Beaucoup de choses ont évolué au niveau technologique depuis notre entretien en 1997…


Beaucoup de choses ont évolué au niveau technologique et cela influence bien évidemment la pratique de nos métiers. Par exemple, pour mon dernier projet de film que j’ai co-produit avec une équipe de jeunes étudiants en théâtre de Kinshasa, je peux dire que nous nous sommes servi à fond de cet environnement virtualisé qui est le nôtre aujourd’hui. J’avais rencontré ce groupe de jeunes qui souhaitaient faire des films, alors qu’il n’existe pas d’école de cinéma en RDC. Je leur ai proposé d’être mêlé au tournage d’un film, dont le sujet avait été proposé par l’un d’entre eux et, ce faisant, d’apprendre à faire des films, en s’occupant de cette production. La personne qui les a encadrés, Guy Kabeya Muya, a été le co-réalisateur du film avec moi.
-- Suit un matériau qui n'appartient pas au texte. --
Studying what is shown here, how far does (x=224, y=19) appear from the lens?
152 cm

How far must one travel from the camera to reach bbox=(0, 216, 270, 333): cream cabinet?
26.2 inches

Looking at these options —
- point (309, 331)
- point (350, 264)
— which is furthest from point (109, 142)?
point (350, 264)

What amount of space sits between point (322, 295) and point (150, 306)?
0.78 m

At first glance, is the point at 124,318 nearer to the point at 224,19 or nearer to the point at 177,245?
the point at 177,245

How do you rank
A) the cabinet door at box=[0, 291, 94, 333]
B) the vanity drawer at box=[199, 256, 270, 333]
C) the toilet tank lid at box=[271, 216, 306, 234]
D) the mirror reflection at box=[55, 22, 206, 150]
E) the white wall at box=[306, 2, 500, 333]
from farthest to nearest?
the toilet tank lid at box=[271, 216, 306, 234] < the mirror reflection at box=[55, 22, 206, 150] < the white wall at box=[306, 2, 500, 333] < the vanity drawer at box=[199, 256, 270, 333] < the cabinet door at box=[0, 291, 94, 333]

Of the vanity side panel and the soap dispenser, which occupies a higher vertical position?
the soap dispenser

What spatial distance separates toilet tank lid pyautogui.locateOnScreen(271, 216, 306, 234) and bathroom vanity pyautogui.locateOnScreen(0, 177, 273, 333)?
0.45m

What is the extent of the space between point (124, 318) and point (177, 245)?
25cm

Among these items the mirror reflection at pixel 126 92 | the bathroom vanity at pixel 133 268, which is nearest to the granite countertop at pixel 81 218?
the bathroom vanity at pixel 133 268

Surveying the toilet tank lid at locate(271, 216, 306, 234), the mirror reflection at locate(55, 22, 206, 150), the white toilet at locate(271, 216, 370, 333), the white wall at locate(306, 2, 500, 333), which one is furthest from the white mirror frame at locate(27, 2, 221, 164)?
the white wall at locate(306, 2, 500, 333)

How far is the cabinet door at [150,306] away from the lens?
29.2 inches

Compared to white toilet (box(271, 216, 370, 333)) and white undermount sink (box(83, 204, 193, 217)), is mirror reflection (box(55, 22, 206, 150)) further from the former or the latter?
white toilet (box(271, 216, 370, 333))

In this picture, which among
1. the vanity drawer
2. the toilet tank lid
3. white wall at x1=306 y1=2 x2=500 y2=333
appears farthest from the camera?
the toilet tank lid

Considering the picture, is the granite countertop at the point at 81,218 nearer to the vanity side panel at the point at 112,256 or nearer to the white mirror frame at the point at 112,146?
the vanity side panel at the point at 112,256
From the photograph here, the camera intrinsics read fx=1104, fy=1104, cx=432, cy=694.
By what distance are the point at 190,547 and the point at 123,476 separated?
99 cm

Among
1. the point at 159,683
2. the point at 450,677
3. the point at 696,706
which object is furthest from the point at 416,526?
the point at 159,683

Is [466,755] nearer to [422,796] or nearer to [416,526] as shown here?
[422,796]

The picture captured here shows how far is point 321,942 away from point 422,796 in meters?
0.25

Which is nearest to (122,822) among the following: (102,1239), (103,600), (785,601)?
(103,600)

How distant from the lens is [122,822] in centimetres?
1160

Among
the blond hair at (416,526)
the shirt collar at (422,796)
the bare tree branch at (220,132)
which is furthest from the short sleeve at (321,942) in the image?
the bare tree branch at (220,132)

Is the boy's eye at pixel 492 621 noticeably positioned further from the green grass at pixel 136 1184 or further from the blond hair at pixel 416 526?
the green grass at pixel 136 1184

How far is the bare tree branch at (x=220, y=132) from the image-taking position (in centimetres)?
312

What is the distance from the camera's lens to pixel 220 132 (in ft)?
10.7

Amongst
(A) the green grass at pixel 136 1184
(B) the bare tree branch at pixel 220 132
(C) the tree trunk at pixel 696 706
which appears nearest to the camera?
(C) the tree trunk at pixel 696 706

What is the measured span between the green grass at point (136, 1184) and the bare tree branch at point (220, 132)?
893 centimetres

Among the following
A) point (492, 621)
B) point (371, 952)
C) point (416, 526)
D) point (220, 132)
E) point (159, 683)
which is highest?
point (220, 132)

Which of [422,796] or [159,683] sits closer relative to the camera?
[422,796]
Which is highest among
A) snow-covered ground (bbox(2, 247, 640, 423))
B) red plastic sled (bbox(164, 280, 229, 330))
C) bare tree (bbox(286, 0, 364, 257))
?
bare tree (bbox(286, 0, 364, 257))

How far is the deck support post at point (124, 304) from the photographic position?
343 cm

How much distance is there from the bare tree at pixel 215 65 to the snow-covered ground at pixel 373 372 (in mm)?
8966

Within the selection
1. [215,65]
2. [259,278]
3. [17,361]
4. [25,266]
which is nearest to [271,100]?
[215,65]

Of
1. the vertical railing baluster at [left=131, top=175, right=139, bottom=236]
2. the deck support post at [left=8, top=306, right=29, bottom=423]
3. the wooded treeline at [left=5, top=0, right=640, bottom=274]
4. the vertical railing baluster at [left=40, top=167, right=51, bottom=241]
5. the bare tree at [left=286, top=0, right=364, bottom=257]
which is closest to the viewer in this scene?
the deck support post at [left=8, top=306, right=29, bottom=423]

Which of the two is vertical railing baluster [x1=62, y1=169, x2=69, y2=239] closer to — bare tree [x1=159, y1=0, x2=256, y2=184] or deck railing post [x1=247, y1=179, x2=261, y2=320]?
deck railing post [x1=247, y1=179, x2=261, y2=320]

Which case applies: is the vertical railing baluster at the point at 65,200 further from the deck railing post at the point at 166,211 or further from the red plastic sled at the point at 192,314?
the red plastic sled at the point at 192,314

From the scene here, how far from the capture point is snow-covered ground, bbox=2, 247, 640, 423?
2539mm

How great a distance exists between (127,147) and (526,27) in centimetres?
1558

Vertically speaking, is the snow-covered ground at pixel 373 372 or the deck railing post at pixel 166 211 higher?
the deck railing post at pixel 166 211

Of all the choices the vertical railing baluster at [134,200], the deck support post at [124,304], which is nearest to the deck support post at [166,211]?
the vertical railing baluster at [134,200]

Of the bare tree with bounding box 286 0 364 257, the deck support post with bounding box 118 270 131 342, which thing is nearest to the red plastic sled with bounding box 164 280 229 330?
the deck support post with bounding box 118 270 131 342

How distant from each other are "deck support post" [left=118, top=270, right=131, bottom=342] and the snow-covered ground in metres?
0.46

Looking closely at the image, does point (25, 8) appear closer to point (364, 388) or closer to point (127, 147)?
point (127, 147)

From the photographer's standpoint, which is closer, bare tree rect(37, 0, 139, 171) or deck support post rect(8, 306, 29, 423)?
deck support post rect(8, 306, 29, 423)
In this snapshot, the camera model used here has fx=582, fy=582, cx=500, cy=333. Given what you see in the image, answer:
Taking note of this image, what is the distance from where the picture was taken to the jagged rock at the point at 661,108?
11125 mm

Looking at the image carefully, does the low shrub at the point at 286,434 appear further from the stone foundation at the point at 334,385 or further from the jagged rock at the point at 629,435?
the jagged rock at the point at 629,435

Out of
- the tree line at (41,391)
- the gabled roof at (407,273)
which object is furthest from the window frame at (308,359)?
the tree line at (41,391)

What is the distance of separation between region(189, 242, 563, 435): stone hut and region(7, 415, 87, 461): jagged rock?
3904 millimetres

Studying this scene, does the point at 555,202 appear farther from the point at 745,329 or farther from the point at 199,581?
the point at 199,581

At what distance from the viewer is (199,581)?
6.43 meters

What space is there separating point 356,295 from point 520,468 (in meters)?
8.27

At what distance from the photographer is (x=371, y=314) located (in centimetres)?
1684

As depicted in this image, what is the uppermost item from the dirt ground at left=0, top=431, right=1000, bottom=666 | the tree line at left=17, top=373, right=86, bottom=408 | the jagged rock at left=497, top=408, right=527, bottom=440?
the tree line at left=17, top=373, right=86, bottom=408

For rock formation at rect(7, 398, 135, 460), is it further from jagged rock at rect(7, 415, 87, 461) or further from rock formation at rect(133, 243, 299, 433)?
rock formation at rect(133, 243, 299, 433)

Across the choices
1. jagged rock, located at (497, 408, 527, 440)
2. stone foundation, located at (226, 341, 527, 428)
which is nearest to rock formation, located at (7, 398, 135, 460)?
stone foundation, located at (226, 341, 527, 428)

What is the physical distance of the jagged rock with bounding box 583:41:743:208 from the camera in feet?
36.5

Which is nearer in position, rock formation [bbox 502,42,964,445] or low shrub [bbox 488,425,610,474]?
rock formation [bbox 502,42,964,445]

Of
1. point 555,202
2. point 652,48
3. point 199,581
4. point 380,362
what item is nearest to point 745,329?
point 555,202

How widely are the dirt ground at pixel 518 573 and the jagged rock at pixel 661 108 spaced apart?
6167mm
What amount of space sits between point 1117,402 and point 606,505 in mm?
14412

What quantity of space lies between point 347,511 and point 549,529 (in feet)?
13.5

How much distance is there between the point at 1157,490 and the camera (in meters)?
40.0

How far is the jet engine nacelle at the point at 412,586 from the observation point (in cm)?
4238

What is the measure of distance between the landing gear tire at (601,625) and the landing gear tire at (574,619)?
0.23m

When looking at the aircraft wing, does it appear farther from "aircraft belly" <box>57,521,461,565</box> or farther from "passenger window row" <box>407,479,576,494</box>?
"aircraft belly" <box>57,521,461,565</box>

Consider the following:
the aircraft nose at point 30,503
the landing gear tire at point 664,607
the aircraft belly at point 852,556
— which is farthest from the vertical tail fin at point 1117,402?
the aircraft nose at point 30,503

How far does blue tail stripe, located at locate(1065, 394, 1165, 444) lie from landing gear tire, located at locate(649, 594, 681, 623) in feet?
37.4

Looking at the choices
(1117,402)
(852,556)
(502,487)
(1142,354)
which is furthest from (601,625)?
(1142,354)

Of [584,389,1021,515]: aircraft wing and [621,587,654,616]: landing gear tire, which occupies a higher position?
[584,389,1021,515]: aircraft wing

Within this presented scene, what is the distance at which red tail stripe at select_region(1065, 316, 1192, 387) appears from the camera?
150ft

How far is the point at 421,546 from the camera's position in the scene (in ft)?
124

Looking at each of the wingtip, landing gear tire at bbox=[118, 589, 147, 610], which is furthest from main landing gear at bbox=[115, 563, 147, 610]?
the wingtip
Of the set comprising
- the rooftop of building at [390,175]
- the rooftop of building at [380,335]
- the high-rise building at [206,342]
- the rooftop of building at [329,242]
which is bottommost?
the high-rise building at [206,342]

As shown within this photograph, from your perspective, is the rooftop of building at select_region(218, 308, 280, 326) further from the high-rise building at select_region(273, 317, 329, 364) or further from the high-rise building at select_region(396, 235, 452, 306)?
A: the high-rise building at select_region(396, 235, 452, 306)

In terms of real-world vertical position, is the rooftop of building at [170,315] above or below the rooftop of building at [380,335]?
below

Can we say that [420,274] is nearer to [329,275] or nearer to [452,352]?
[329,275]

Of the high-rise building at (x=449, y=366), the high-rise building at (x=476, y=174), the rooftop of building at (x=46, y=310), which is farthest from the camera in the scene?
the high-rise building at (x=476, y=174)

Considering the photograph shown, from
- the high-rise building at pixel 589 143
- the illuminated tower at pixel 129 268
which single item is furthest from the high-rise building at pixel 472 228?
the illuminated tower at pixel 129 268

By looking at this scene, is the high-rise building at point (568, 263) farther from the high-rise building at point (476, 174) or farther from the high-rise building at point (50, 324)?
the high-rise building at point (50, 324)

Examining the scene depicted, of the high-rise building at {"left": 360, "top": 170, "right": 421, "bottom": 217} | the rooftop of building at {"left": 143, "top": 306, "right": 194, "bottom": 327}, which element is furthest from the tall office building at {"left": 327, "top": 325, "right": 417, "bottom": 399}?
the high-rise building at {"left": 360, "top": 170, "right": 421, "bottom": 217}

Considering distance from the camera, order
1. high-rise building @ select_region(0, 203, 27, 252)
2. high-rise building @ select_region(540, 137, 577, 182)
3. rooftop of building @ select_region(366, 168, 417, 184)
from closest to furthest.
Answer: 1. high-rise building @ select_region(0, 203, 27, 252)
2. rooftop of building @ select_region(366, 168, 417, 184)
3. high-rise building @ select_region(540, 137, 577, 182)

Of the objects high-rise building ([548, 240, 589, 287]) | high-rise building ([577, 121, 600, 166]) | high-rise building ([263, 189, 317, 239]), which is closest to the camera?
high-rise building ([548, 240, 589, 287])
Ils se sont servis de petites caméras numériques, nous communiquions par Internet et SMS, de sorte que je suivais au jour le jour le tournage et pouvais l’influencer dans un sens ou dans un autre.

Ce suivi virtuel a débouché sur un film co-réalisé par moi-même et Guy Kabeya, sur la première équipe de foot-ball d’Afrique Noire à avoir été à une Coupe du Monde de football en 1974. Nous avons placé une bande-annonce sur Internet et j’ai eu plusieurs manifestations d’intérêt, par toutes sortes de personnes intéressées par un tel film, à la veille de la Coupe du Monde en Afrique du Sud. C’est dire si s’appuyer sur Internet est important aujourd’hui au niveau de la réalisation, de la production et de la promotion. Cela n’était pas le cas, il y a quelques années. Et c’est par le « video-sharing » de cette bande-annonce que les gens sont avertis de l’existence du film, un autre outil de promotion très intéressant.


En tant qu'africaine dans le cinéma quelles sont tes expériences avec d'autres femmes dans le domaine? Une sensibilité féminine existe-t-il? Une spécificité de la femme en termes de critique de film?


Les femmes sont de plus en plus présentes dans le cinéma et je pense que nous avons à coeur de nous épauler l’une l’autre, de nous tenir au courant de nos difficultés. J’ai par exemple été à l’origine de la première rencontre entre Angèle Brenner Diabang et Osvalde Lewat-Hallade, en facilitant leur invitation par INPUT à Taïwan, ce qui a été pour elles une expérience marquante. Et ce sont les deux noms les plus en vue actuellement dans le cinéma féminin africain de la nouvelle génération. Osvalde a cotisé pour le projet de film sur le foot-ball, au moment où j’avais de grosses difficultés financières, ce projet n’ayant pas eu de subvention. Au niveau de la représentation des femmes à l’écran, 3 films emblématiques ont été réalisés les 10 dernières années : « Al’leessi, une actrice africaine », de Rahmatou Keita, « Anna l’enchantée », de Monique Mbeka Phoba et « Yandé Codou Sène, la griotte de Senghor », d’ Angèle Brenner Diabang.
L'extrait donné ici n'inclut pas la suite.